Editor’s Note: This article was originally published in the Winter 2012 edition of CLLAS Notes, the newsletter of the Center for Latino/a and Latin American Studies.

by Iván Sandoval

Santa Ana’s church and the María Sánchez hill in the background.

This project explores how immigration affects land conflicts in Santa Ana Zegache, located in the central valleys of Oaxaca, México. Santa Ana Zegache, like many other communities in the Mexican countryside, is a divided community. Its divisions are reflected in two main realms: political parties and land issues. At this stage of the project I am focusing on the latter, although it should be noted both of these realms are deeply intertwined.

Land conflict is not a new phenomenon in Santa Ana Zegache. In fact, archival material shows that the conflict between “agraristas” (or the people who defend the “communal” land-holding system also known as “ejido”) and “propietarios” (those who support a version of private property) has been present in the community at least since the 1940s. This conflict has taken many different forms, however, and in the last two decades the divide between the “ejidatarios” and the ”propietarios” became almost symmetrical with the division between Santañeros who support either the Partido Revolucionario Institucional (PRI) and those who support the Partido de la Revolución Democrática (PRD). This division has split families and friendships, and, because of that, it has created new networks that have been transplanted to Santa Ana’s immigrant community in Oregon.
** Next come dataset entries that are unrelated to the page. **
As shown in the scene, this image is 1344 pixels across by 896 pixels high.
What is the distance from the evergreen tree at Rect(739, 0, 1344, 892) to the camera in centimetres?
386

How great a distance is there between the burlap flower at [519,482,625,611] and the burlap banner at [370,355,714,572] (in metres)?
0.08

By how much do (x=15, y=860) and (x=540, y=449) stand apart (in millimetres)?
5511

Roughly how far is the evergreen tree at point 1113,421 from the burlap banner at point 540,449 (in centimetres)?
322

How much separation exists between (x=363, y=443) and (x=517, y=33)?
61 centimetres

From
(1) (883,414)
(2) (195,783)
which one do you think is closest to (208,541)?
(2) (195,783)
My project will highlight how land conflicts have been transformed by immigration and how Santa Ana’s immigrant community in Oregon has also been transformed by the increased intensity of local land conflicts. Studying land conflict in transborder communities can help us to understand how immigration modifies people’s political attitudes, and it can also shed some light on how immigrant communities retain connections with their communities of origin by emphasizing a particular relation to land and agriculture in a familial and communal setting. ■

—Iván Sandoval is a second year master’s student in the Department of Anthropology. Iván received his licenciatura in anthropology from the Universidad de las Americas-Puebla, in Mexico, and he also received a master’s in the philosophy of sciences from the London School of Economics.